# PROBLEMAS A RESOLVER:
A. Reproduza a parte do texto sobre a negociação coletiva no setor público começando em "Ambos os argumentos" e seguindo até "longo tempo predominou.".
B. Segundo o texto sobre a negociação coletiva no setor público, em que ano o Supremo Tribunal Federal declarou inconstitucional a alínea "d" do art. 240 da Lei 8.112/1990?
C. Diga se cada afirmação concorda com o texto sobre a negociação coletiva no setor público, respondendo sim ou não e citando as palavras do texto que decidem: (i) o Presidente da República vetou o projeto apenas em parte; (ii) a Constituição de 1988 previu o direito de sindicalização e de greve dos servidores públicos; (iii) a Lei 7.783/1989 prevê que a greve deve ser antecedida pela tentativa de negociação.

**** TRECHO APRESENTADO ****

Geral 13 de março de 2018
Ao final do ano de 2017, o Congresso Nacional concluiu a aprovação do Projeto, de autoria do Senador Antônio Anastasia, que visa a estabelecer normas gerais para a negociação coletiva na administração pública direta, nas autarquias e nas fundações públicas em todos os níveis da Federação (trata-se do Projeto que tramitou sob nº 3.831/2015 na Câmara dos Deputados, oriundo do PLS nº 397/2015, aprovado no Senado Federal).
No entanto, o projeto foi inteiramente vetado pelo Presidente da República, sob os seguintes argumentos: “A proposição legislativa incorre em inconstitucionalidade formal, por invadir competência legislativa de estados, Distrito Federal e municípios, não cabendo à União editar pretensa norma geral sobre negociação coletiva, aplicável aos demais entes federativos, em violação aos artigos 25 e 30 da Constituição, bem como por apresentar vício de iniciativa, ao versar sobre regime jurídico de servidor público, matéria de iniciativa privativa do Presidente da República, a teor do artigo 61, § 1º, II, ‘c’ da Constituição.”
Ambos os argumentos são improcedentes e o equívoco do veto, se não derrubado, manterá o Brasil como nação extremamente atrasada no que toca ao reconhecimento e regulação jurídica, no setor público, de um dos mais importantes instrumentos de consolidação da democracia e da cidadania no ambiente de trabalho.
Cabe lembrar que no Brasil, até 1988, os direitos de sindicalização e de greve eram vedados aos servidores públicos da administração direta e autárquica, como consequência de visão autoritária da relação entre servidores e poder público, que por longo tempo predominou.
No contexto da redemocratização do país, a Constituição de 1988, pioneiramente, previu que os servidores públicos têm direito de sindicalização e de greve (art. 37, VI e VII). O texto constitucional não foi explícito no que toca ao direito de negociação coletiva entre os sindicatos de servidores e a administração pública.
Em 1992, o Supremo Tribunal Federal declarou inconstitucional a alínea “d” do art. 240 da Lei 8.112/1990 (estatuto dos servidores públicos federais), que previa o direito dos servidores à negociação coletiva. Essa decisão foi expedida com fundamento em visão assentada sobre pressupostos anteriores à Constituição de 1988 e que com ela não mais se coadunam, a saber: 1) a automática associação entre regime estatutário e necessária fixação unilateral de condições de trabalho pelo estado e 2) a ideia de que a negociação coletiva é algo peculiar aos trabalhadores do setor privado e que se desenvolve necessariamente sob os moldes da CLT e normas próprias do direito do trabalho.
Nos anos subsequentes, contudo, importantes fatores vieram a alterar esse panorama, apontando para a necessidade de revisão desses antigos parâmetros.
Em 2007, alterando sua orientação jurisprudencial, o STF determinou que, diante da omissão do Congresso Nacional em regulamentar a greve no setor público, passaria a matéria a ser regulada pela Lei 7.783/1989, que dispõe sobre o direito de greve no âmbito privado. Entre as normas dessa Lei, está previsto que a greve deve ser antecedida pela tentativa de negociação (art. 3º) e que a sua deflagração pressupõe a existência de instâncias de representação destinadas à busca de solução negociada para o conflito (art. 5º).

**** EXTRATO DE DADOS ****

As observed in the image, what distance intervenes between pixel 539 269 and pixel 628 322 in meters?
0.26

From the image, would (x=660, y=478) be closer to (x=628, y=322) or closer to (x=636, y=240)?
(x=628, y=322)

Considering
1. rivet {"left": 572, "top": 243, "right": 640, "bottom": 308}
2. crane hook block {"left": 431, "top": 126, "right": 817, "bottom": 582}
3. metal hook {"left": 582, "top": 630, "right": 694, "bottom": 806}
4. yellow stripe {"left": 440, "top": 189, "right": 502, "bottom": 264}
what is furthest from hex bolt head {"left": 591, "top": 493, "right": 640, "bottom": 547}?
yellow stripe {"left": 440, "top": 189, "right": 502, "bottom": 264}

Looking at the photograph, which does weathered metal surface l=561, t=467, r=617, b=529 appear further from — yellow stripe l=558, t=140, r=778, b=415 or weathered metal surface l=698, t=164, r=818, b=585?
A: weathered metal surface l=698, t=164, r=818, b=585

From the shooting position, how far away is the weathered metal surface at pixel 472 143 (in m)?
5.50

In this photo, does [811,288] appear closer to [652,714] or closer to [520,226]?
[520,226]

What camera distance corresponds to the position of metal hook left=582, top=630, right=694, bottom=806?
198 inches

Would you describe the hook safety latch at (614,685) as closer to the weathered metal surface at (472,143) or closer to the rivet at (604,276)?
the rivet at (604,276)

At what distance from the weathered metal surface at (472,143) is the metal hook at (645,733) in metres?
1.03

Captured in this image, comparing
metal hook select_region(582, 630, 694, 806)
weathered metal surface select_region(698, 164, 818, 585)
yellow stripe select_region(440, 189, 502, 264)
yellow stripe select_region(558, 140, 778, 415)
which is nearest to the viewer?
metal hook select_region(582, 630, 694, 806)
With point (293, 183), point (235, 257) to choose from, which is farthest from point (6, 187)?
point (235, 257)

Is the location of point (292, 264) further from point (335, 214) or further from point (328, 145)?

****

# SOLUÇÕES DAS TAREFAS:
A.
Ambos os argumentos são improcedentes e o equívoco do veto, se não derrubado, manterá o Brasil como nação extremamente atrasada no que toca ao reconhecimento e regulação jurídica, no setor público, de um dos mais importantes instrumentos de consolidação da democracia e da cidadania no ambiente de trabalho.
Cabe lembrar que no Brasil, até 1988, os direitos de sindicalização e de greve eram vedados aos servidores públicos da administração direta e autárquica, como consequência de visão autoritária da relação entre servidores e poder público, que por longo tempo predominou.

B. Em 1992.

C.
(i) Não: "o projeto foi inteiramente vetado pelo Presidente da República".
(ii) Sim: "a Constituição de 1988, pioneiramente, previu que os servidores públicos têm direito de sindicalização e de greve".
(iii) Sim: "a greve deve ser antecedida pela tentativa de negociação (art. 3º)".